====== Data extract ======
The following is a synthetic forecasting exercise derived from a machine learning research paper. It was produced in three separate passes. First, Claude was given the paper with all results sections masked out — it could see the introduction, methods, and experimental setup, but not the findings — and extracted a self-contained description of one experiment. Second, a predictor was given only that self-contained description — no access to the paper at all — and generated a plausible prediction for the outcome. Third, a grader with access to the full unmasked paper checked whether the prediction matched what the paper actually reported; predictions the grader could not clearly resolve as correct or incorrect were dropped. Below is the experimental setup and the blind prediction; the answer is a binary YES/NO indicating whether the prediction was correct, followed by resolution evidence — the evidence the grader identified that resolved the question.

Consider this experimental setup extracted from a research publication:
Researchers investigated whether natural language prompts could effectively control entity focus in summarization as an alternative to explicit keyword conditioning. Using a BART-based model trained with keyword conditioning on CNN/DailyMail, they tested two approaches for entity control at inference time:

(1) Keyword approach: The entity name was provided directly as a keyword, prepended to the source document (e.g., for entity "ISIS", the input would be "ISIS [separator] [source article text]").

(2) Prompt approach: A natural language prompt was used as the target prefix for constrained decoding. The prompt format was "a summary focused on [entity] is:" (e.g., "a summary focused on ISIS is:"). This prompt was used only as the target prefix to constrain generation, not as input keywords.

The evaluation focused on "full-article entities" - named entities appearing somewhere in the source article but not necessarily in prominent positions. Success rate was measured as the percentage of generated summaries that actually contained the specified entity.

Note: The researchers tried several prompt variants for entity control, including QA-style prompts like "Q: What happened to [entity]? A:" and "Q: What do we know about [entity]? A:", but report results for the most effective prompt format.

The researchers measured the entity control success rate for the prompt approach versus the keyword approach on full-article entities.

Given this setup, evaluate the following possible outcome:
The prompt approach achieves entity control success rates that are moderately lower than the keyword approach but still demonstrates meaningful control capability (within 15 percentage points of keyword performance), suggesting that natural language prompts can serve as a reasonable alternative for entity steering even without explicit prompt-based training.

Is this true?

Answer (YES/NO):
======
====== Data extract ======
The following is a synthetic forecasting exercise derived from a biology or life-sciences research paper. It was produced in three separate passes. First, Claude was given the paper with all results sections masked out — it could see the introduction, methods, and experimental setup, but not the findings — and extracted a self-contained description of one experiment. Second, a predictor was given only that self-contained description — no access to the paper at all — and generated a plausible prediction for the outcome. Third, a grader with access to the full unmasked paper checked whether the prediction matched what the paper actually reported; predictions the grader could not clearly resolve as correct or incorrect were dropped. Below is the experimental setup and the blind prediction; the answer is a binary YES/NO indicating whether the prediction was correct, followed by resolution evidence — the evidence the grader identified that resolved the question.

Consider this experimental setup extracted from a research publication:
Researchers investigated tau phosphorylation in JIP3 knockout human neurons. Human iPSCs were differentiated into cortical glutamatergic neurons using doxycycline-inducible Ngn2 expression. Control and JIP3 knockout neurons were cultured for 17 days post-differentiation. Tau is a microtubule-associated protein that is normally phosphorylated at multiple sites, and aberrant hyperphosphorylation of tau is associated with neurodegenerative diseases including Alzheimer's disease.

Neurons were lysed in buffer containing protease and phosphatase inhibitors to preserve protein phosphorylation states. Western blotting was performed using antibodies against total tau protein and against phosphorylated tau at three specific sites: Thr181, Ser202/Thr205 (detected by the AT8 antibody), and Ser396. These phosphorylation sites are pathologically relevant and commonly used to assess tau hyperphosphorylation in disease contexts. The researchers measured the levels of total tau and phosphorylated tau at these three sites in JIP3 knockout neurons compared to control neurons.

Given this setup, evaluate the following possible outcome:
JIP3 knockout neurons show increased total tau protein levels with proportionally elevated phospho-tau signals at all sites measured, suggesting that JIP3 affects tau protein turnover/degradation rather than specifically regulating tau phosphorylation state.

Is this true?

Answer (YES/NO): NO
======
The problem:
Each line above from the one with "Neurons were lysed" up to and including the one with "Answer (YES/NO): NO" must be set down exactly, and no line outside that span may appear.

Response:
Neurons were lysed in buffer containing protease and phosphatase inhibitors to preserve protein phosphorylation states. Western blotting was performed using antibodies against total tau protein and against phosphorylated tau at three specific sites: Thr181, Ser202/Thr205 (detected by the AT8 antibody), and Ser396. These phosphorylation sites are pathologically relevant and commonly used to assess tau hyperphosphorylation in disease contexts. The researchers measured the levels of total tau and phosphorylated tau at these three sites in JIP3 knockout neurons compared to control neurons.

Given this setup, evaluate the following possible outcome:
JIP3 knockout neurons show increased total tau protein levels with proportionally elevated phospho-tau signals at all sites measured, suggesting that JIP3 affects tau protein turnover/degradation rather than specifically regulating tau phosphorylation state.

Is this true?

Answer (YES/NO): NO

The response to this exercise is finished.